YOUR TASK: Turn the paragraph of the anti-corruption conference resolutions that begins "It is the responsibility of political parties" into a short bulleted list that keeps its main facts.

TEXT TO READ:
________________________

A. Conference takes note of the resolutions passed by the Cape Town Combating Corruption Conference in November 2015,

B. Conference acknowledges that generating the political will to tackle the menacing scourge of corruption effectively is vital to the success of anti-corruption initiatives,

C. Sensitising and empowering ordinary citizens to create the ripple effect necessary to conquer corruption is at the core of activism against corruption,

D. It is the responsibility of political parties, the civil service, the media, civil society organisations, trade unions, commerce and industry in Africa to devise programs and strategies that will ensure the fight against corruption is everyone’s business,

E. The role of faith-based organisations is critical to the re-establishment and promotion of sound moral, ethical and spiritual values,

F. Through its investigation and exposure of corruption, the media plays a pivotal role in popularising the struggle against corruption,

G. Traditional leaders throughout Africa who govern with integrity and responsiveness to the interests of those they lead have a vital role to play in conquering corruption,

H. Properly focussed interventions and mechanisms with a multiplicity of strategies at national, regional, continental and worldwide levels are an efficient way of taking on the corrupt,

I. Machinery of state must comply with the internationally recognised criteria for effective corruption busting.

CONFERENCE ACCORDINGLY RESOLVES THAT:

1. National audits of the anti-corruption machinery of state should be encouraged to ensure that the internationally recognised criteria for anti-corruption entities are universally complied with in Africa;

2. Media campaigns and advocacy, designed to create awareness of the internationally recognised criteria for and the need to create compliant machinery of state, need to be organised;

3. Traditional leaders, civil society, the civil service, trade unions and political parties all have an active role to play in campaigning against corruption;

4. The mobilisation of faith-based organisations around the effects that corruption has on the poor and the vulnerable is critical to the success of the struggle against corruption and the elimination of poverty in Africa,

5. Steps must be devised and popularised at country level to secure implementation of the strategies set out in resolutions f, g and h of the Cape Town Conference. Politicians and public servants must be encouraged to champion one or more or all of the said strategies which are:

f. A sanctions system, such as that developed by the World Bank, should be considered for implementation at the level of national jurisdiction in relation to all public procurement.

________________________

RECORDS:

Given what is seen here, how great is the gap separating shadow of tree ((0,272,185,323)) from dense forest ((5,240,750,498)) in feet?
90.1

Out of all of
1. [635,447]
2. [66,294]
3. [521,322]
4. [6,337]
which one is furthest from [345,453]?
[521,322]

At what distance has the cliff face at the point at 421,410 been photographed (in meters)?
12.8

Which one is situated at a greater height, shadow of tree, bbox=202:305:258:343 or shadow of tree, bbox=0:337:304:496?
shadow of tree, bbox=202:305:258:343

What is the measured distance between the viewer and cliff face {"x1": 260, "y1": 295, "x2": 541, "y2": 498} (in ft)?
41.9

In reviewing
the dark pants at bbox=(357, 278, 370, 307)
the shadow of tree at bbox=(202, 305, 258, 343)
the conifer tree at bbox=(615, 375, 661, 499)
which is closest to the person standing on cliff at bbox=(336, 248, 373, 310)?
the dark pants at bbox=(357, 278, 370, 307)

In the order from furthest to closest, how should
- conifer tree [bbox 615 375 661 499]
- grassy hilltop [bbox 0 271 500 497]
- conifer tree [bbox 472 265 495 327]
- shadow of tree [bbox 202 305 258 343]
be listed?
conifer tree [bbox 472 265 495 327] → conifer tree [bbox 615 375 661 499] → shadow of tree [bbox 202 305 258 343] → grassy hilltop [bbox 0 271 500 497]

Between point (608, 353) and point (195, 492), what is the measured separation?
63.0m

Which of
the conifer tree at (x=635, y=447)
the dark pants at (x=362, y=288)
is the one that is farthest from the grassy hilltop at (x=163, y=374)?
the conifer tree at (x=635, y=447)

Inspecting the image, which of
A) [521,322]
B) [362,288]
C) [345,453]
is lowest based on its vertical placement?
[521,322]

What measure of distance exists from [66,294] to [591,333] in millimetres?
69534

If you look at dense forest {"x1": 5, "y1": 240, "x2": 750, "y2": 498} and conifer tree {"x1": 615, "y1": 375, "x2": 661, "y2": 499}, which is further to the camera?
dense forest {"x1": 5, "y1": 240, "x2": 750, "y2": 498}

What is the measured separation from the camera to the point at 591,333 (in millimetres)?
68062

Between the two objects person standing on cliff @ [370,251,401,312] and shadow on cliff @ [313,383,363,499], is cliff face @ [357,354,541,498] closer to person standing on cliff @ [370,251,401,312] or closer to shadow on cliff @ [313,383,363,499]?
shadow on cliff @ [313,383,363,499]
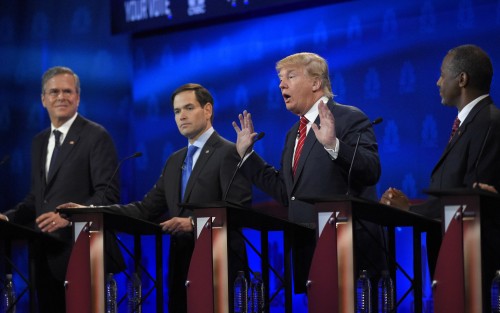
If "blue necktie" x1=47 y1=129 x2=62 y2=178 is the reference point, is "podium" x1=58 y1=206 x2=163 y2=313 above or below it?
below

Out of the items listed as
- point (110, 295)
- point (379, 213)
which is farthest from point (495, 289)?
point (110, 295)

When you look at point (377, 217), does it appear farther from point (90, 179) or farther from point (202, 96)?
point (90, 179)

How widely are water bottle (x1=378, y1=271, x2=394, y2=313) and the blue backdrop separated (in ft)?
7.83

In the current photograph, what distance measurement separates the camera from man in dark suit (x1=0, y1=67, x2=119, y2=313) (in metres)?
5.67

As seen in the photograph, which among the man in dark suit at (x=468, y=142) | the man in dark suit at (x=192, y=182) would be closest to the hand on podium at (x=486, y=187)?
the man in dark suit at (x=468, y=142)

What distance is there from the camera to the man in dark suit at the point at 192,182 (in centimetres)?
533

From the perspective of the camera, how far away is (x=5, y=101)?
8.82 metres

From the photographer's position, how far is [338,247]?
13.6 feet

________________________

TASK ANSWER:
- Who is responsible in Africa: political parties, the civil service, the media, civil society organizations, trade unions, and commerce and industry
- What they must do: devise programs and strategies
- Aim: make the fight against corruption everyone's business